But I hate the ELO and general constant dick comparison attitude of most chess communities.

I lack any semblance of passion.

Story is shit, balance is all over the place, SJW "queen is most powerful" garbage, and racist bullshit like the white pieces go first.

Not enough variables, too predictable.

Someone do me a favour and post the tiniest-brained of tiny-brain Wojaks and that will sum up what I'm working with here in regards to chess.

The game is completely pointless. It's all about memorising what moves to make and when. It's a game you can get better at without ever playing once.

There's no "perfect" game of chess, but we've gotten as near as we can to it. Chess is for extremely left-brained, logical people who've memorized every move and counter move possible.

People should just stop playing this stupid game, so we can put it in a museum and see how far we've come in game development.

I don't have autism

I am an obsessive chess player, I'm just not any good

Computers now will always beat humans at it which makes the entire exercise a bit pointless.

I'd rather play something like magic the gathering or warhammer 40k which takes human skill as computers haven't mastered them yet.

I find chess to be a pretty average game. I appreciate the capacity for strategic moves, but have little love for how dry and mechanical they are. Still an excellent game I'll never turn down if asked to play.

It's not all that fun. There's the potential for high level play but to what end? I'm competent but not the best. I can beat everyone but my brother and he can't beat anyone great at it. It's the same problem the RTS genre has in videogames. You have people you're going to crush, you have people who are going to crush you, and there's a huge power gap you have to overcome inbetween where you're not really going to have close games all that often.

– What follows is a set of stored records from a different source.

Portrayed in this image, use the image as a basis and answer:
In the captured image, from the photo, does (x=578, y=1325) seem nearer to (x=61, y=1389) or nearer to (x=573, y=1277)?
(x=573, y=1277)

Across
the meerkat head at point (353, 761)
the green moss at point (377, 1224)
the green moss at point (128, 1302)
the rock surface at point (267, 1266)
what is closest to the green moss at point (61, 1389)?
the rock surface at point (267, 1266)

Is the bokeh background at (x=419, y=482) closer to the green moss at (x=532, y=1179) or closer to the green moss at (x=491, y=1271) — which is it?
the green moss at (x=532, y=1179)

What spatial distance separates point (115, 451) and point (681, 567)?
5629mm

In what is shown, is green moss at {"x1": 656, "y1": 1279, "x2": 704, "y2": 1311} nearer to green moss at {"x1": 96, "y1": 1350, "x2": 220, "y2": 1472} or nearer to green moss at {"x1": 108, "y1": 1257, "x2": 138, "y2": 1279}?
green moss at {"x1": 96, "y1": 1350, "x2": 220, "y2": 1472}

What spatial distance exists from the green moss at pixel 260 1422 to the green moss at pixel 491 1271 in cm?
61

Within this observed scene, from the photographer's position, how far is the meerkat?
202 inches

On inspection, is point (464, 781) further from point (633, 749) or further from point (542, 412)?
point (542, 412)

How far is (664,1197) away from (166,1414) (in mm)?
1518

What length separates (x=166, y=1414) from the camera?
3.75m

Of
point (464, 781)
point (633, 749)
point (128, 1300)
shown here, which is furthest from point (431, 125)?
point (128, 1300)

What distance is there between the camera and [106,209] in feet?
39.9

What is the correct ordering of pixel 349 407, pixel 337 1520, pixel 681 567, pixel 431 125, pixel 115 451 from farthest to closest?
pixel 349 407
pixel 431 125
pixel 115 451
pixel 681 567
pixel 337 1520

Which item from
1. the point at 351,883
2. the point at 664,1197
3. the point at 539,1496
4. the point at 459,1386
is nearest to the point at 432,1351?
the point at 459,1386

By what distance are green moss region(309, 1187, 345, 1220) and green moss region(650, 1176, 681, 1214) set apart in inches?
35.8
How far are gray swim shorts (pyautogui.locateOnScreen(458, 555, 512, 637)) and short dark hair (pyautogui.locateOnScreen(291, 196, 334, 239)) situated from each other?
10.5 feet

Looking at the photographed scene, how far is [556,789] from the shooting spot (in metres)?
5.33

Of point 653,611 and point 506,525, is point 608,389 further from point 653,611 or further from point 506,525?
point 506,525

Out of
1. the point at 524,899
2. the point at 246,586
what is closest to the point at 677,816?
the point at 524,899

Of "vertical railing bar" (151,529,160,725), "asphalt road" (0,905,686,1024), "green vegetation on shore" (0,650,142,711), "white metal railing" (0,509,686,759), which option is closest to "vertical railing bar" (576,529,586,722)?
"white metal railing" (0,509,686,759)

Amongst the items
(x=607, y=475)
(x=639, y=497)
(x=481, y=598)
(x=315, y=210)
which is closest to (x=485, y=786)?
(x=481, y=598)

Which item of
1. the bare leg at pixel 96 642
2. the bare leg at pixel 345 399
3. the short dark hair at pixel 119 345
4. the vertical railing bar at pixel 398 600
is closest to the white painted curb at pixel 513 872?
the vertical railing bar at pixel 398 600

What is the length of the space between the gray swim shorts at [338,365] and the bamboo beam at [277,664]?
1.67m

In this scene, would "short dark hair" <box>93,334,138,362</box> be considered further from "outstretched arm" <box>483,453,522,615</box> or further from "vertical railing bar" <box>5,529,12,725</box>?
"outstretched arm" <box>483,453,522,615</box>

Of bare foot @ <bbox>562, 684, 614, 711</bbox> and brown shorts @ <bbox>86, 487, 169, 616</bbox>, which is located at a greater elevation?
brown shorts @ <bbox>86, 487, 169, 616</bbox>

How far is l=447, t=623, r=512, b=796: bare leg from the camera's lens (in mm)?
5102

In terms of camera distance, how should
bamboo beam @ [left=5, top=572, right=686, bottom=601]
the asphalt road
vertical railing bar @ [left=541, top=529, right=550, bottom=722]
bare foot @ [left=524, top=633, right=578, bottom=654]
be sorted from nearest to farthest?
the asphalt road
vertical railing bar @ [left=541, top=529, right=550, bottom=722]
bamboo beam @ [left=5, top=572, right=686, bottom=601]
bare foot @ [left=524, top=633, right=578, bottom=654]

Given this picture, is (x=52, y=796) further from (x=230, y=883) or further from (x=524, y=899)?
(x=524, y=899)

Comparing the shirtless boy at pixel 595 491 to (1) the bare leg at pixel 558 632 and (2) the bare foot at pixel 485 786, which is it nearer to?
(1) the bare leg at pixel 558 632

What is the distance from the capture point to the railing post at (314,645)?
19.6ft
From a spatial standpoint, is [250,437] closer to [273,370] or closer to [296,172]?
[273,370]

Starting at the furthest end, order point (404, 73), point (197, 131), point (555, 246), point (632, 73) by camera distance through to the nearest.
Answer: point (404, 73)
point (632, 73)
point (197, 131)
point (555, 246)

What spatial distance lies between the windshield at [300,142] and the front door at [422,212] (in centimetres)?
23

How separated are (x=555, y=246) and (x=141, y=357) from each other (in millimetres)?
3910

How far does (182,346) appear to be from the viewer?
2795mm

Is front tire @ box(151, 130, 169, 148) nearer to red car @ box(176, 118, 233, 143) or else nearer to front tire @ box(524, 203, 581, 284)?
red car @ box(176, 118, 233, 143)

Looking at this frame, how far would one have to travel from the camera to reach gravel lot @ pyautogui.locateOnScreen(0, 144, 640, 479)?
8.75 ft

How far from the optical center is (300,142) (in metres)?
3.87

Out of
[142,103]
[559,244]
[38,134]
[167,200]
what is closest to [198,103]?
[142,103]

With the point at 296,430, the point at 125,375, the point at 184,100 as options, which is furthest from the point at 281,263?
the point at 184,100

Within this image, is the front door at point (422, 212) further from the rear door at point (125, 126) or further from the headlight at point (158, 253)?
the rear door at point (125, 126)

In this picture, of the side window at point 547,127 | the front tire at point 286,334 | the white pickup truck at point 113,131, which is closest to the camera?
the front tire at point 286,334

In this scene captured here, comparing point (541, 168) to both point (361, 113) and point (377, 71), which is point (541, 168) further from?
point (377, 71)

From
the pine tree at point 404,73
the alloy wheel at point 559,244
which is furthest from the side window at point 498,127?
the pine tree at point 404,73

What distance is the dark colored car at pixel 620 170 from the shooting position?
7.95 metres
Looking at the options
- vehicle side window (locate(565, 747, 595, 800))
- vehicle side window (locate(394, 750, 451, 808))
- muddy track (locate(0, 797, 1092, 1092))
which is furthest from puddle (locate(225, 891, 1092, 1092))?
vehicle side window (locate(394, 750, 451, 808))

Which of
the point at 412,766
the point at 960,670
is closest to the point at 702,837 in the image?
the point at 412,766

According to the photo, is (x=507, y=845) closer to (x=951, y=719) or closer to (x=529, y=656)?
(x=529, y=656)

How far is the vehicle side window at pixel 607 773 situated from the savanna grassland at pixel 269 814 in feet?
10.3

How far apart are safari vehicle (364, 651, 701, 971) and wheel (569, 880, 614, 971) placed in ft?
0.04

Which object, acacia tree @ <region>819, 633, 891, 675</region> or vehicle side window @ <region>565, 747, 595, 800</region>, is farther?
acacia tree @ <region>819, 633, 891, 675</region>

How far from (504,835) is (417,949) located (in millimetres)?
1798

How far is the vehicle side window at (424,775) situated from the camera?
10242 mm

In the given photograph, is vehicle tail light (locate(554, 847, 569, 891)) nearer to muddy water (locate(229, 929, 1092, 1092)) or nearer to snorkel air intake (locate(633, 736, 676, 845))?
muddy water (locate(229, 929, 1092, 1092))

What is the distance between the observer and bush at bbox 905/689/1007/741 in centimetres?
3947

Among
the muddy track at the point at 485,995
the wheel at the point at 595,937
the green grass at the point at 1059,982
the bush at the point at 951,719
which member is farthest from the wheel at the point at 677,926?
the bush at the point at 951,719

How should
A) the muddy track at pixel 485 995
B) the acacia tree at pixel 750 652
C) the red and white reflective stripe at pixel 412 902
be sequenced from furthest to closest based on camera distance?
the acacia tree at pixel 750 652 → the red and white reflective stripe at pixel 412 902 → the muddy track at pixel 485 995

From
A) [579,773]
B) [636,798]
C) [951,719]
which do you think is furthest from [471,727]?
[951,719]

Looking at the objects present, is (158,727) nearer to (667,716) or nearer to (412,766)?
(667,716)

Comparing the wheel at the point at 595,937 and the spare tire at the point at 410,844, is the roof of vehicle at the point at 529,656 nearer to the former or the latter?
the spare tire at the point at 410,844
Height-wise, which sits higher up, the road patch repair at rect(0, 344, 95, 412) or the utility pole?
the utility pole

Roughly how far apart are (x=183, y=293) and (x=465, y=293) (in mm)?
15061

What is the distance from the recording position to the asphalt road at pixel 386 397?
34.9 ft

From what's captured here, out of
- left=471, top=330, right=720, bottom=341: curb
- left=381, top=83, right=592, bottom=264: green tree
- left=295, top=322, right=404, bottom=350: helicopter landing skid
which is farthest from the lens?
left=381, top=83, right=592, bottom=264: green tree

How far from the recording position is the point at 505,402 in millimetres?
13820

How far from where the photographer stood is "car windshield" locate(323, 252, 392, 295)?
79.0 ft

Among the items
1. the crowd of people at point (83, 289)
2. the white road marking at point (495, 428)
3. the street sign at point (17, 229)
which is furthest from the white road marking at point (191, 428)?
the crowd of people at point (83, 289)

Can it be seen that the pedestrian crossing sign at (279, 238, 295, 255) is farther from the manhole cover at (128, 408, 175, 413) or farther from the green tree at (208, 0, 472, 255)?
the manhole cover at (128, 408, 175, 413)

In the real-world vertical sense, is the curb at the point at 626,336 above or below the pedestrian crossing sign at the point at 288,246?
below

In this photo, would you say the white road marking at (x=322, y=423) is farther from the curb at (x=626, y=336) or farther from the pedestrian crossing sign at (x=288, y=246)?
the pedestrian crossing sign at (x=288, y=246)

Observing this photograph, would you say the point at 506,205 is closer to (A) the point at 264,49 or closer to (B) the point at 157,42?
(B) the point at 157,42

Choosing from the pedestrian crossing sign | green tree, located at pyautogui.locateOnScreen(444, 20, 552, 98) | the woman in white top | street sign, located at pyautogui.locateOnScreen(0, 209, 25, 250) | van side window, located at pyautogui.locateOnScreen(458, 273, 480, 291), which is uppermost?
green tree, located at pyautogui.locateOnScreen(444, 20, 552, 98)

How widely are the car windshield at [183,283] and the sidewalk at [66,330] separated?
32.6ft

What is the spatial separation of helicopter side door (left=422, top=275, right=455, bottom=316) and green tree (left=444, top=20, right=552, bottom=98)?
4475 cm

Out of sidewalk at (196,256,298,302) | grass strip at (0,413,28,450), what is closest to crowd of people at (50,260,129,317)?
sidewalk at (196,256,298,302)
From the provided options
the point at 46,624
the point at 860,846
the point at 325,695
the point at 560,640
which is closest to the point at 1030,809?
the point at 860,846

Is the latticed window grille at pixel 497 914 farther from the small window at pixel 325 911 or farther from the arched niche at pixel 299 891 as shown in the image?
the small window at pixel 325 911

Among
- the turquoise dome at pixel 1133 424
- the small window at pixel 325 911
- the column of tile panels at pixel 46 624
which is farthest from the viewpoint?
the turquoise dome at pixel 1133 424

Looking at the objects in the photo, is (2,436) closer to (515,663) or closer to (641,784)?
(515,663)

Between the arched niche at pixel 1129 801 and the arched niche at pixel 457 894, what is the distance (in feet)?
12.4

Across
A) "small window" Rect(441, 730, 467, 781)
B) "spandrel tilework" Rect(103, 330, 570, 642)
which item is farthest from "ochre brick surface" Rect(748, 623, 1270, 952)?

>Give me one reason why you're not an obsessive chess player.
I don't like chess.

If I ever decide to sink time into a game like chess, it will not be chess.
Gonna be GO or shogi

Don't own a chessboard.

>computers haven't mastered fucking 40k
>Target Prioritizing: The Game

kek

>Deterministic (no randomization of attacks in game, taking a piece always results in its removal, castling always results in the same moves, etc.)
>Not based on a historical conflict (just some abstract units with abstract movement types allotted to them)
>Less about tactics, more about learning 'plays' and openings.
>No possibility for asymmetrical warfare, always roughly balanced (ignoring white always moving first)
>Don't get to write your own army list (always have to play with the same force composed of the same units)
>Too linear (limited to staying in the squares)
>No terrain (an incredibly important aspect of warfare)
>No ranged weapons
>No for of war
>No facings or flanks (units are omni-directional and do not have a "front")

I mean I like chess, I have played it a lot since I was a kid, but I need more from my tabletop games than the pure gameplay of chess. I need a setting, ideally based in a real historical conflict. I need to be able to make choices about my army composition and deployment, and to be able to take advantage of facings and flanks - angles. I also like more fluid games where you measure ranges with a tape-measure rather than having to stick to squares or hexes.
I also like some randomness in a game. Completely deterministic games often make things far too competitive - I prefer something more chilled where both players can have a good time, move some units around, try to make the right decisions, even if things don't always work out or crazy shit happens.

Perfect information games are boring, I tend to leave those for the AI.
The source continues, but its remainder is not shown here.